La prima cosa grave è aver posto la questione sul piano emotivo: 100 visi sorridenti fanno partecipare col cuore, e fanno spegnere il ragionamento. Mettendola sul piano emotivo, un altro giornale poteva mostrare 100 foto con immagini di ordinario degrado immigrazionista e costruire un editoriale opposto. Accantoniamo quindi le inutili immagini, e torniamo all’articolo.
“Tutti italiani”. No. Sono indù, islamici, ragazzi dell’est, che vivono in Italia, ma non sono italiani. Lo saranno i loro nipoti, forse, se per generazioni continueranno a vivere qui.
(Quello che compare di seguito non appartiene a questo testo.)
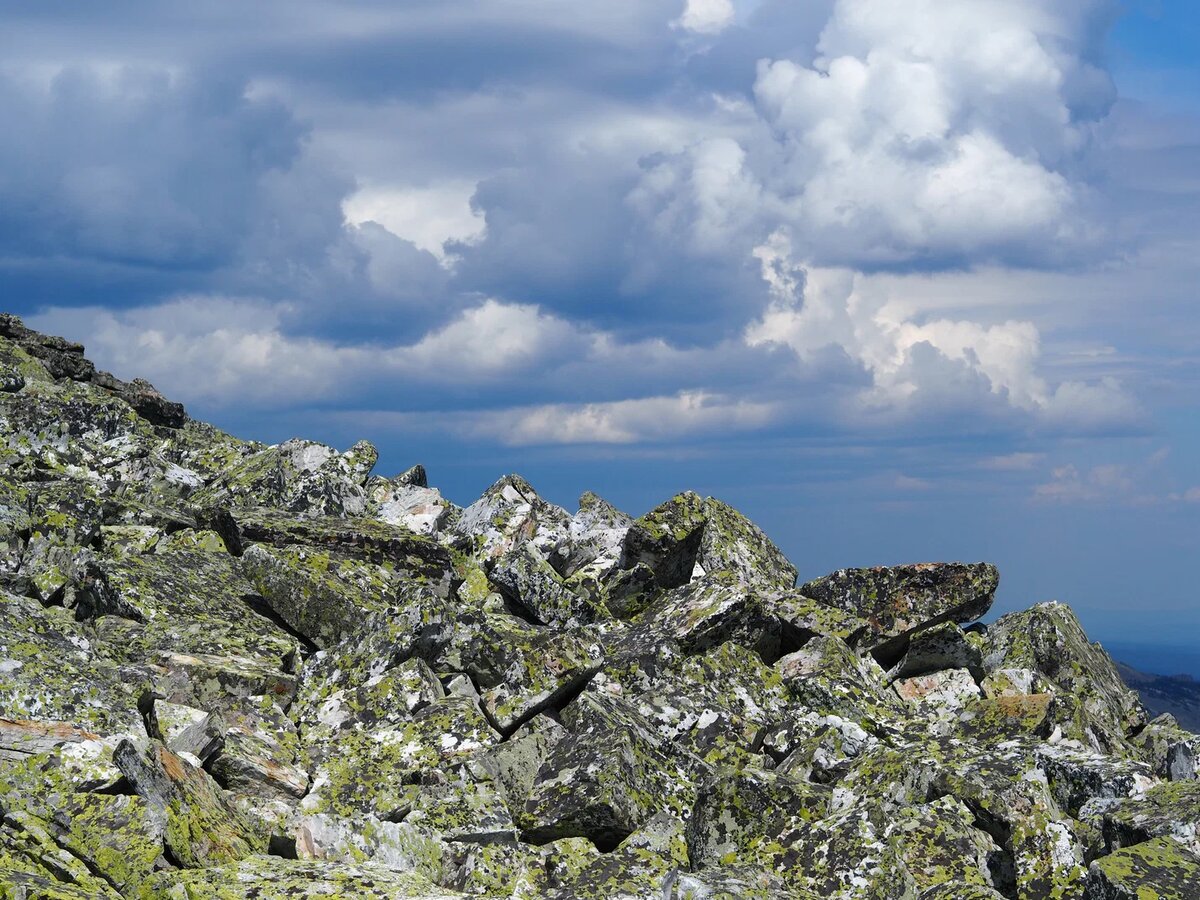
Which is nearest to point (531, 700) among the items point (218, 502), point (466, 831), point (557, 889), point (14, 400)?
point (466, 831)

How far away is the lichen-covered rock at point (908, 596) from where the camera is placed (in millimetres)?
20125

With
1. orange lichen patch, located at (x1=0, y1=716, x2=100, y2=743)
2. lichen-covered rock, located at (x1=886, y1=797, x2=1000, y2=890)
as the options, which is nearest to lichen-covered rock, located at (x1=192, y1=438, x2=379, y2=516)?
orange lichen patch, located at (x1=0, y1=716, x2=100, y2=743)

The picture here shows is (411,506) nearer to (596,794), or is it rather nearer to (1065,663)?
(1065,663)

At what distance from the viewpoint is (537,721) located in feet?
50.0

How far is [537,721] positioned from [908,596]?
26.7 ft

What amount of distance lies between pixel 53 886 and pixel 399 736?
6.03 meters

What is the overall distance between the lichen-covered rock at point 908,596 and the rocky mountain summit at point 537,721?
0.19 feet

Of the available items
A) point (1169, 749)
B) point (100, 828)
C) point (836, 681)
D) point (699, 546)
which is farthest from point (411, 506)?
point (100, 828)

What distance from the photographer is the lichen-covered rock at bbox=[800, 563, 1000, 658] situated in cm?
2012

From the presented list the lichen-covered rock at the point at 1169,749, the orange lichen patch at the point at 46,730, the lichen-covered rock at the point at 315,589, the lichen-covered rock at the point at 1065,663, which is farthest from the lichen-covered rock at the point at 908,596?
the orange lichen patch at the point at 46,730

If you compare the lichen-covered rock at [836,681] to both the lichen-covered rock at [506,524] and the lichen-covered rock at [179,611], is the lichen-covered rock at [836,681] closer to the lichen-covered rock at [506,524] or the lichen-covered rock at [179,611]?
the lichen-covered rock at [506,524]

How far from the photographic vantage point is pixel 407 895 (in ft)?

Potranno diventare cittadini in tempi ragionevoli, ma italiani lo si diventa in tempi lunghi.
Nell’articolo compare 14 volte la parola “nostro”. In particolare: nostra civiltà, nostra cultura, nostro spirito, nostre regole, nostri costumi, nostro paese, nostro grande passato.
E qui viene da trasecolare. Chi sono i “nostri”? Per essere più espliciti: aborti, discoteche, divorzi, droghe, fecondazione artificiale, gender, omosessualismo, pornotivù di Stato, sessualizzazione, unioni civili, utero in affitto, fanno parte della nostra civiltà, del nostro spirito, dei nostri costumi, oppure no? Essendo Tarquinio il direttore di Avvenire, propendo per il no.
E quindi la nuova legge che allenta i vincoli per la cittadinanza consegna i 100 ragazzi sorridenti non alla “nostra” civiltà, ma alla “loro” civiltà. Alla civiltà di “lor signori”, che gestiscono sia la società occidentalista, sia l’immigrazionismo forzato.
Diventare italiani è molto difficile, se l’italiano è colui che si è formato dalle radici greco-giudaico-cristiane, se è l’italiano del diritto naturale e della legge naturale universale. Se invece parliamo dell’italiano costruito in 40 anni da Pannella, Bonino, e sponsor vari, allora è una cosa molto semplice: l’autodeterminazione è infatti semplice da attuare; è devastante nel medio e lungo termine, ma semplice.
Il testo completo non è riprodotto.